What the task requires:
Lay out every line of the entries below as a Markdown table with the columns Row and Line. Number the rows in order and leave out blank lines.
___ Available data ___
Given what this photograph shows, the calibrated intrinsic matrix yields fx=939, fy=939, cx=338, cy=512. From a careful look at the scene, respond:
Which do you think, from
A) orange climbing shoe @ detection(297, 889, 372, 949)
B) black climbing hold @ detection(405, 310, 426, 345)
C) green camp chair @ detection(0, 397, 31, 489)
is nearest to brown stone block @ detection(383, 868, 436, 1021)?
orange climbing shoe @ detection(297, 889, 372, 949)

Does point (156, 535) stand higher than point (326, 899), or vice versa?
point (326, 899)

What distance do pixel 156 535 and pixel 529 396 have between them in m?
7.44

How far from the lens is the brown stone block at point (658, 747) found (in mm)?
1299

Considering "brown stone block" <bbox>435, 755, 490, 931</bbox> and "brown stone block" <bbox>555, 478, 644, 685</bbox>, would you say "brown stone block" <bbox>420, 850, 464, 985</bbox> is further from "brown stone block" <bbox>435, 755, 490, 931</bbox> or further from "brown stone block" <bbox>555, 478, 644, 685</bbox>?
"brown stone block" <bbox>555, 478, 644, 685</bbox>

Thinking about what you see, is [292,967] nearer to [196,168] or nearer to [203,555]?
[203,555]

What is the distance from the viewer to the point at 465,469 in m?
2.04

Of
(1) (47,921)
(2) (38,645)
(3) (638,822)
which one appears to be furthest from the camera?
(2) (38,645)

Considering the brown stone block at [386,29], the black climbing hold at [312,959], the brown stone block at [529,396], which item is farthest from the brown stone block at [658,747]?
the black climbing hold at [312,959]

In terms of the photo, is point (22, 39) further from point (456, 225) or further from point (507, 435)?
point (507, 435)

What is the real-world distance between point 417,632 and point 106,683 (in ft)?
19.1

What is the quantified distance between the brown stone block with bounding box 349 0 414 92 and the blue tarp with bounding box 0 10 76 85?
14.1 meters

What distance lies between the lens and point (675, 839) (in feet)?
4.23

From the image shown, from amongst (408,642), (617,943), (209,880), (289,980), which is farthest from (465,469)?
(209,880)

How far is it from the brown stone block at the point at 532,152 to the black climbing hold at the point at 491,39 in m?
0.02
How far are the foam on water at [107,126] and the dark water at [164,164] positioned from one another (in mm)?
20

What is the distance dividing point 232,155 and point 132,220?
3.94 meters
___
Worked solution:
| Row | Line |
|---|---|
| 1 | Given what this photograph shows, the calibrated intrinsic matrix yields fx=939, fy=939, cx=338, cy=512. From a careful look at the scene, respond: |
| 2 | Which do you think, from |
| 3 | A) orange climbing shoe @ detection(297, 889, 372, 949) |
| 4 | B) black climbing hold @ detection(405, 310, 426, 345) |
| 5 | C) green camp chair @ detection(0, 397, 31, 489) |
| 6 | is nearest to brown stone block @ detection(383, 868, 436, 1021)? |
| 7 | orange climbing shoe @ detection(297, 889, 372, 949) |
| 8 | Does point (156, 535) stand higher than point (326, 899), or vice versa? |
| 9 | point (326, 899) |
| 10 | What distance do pixel 156 535 and pixel 529 396 have between them in m? |
| 11 | 7.44 |
| 12 | How far from the lens is the brown stone block at point (658, 747) found (in mm)? |
| 13 | 1299 |
| 14 | Considering "brown stone block" <bbox>435, 755, 490, 931</bbox> and "brown stone block" <bbox>555, 478, 644, 685</bbox>, would you say "brown stone block" <bbox>420, 850, 464, 985</bbox> is further from "brown stone block" <bbox>435, 755, 490, 931</bbox> or further from "brown stone block" <bbox>555, 478, 644, 685</bbox>? |
| 15 | "brown stone block" <bbox>555, 478, 644, 685</bbox> |
| 16 | Thinking about what you see, is [292,967] nearer to [196,168] or nearer to [203,555]? |
| 17 | [203,555] |
| 18 | What is the distance from the viewer to the point at 465,469 in m? |
| 19 | 2.04 |
| 20 | Of |
| 21 | (1) (47,921) |
| 22 | (2) (38,645) |
| 23 | (3) (638,822) |
| 24 | which one appears to be furthest from the camera? |
| 25 | (2) (38,645) |
| 26 | Considering the brown stone block at [386,29], the black climbing hold at [312,959], the brown stone block at [529,396], which item is farthest from the brown stone block at [658,747]? |
| 27 | the black climbing hold at [312,959] |
| 28 | In terms of the photo, is point (22, 39) further from point (456, 225) or further from point (507, 435)? |
| 29 | point (507, 435) |
| 30 | What is the real-world distance between point 417,632 and point 106,683 (in ft)? |
| 31 | 19.1 |
| 32 | What is the quantified distance between the brown stone block with bounding box 349 0 414 92 and the blue tarp with bounding box 0 10 76 85? |
| 33 | 14.1 meters |
| 34 | What distance lies between the lens and point (675, 839) (in feet)? |
| 35 | 4.23 |
| 36 | From the image shown, from amongst (408,642), (617,943), (209,880), (289,980), which is farthest from (465,469)? |
| 37 | (209,880) |
| 38 | How far is it from the brown stone block at the point at 532,152 to the black climbing hold at the point at 491,39 in m? |
| 39 | 0.02 |
| 40 | How far are the foam on water at [107,126] and the dark water at [164,164] positioned from one another (in mm)? |
| 41 | 20 |
| 42 | What is the distance dividing point 232,155 and point 132,220? |
| 43 | 3.94 meters |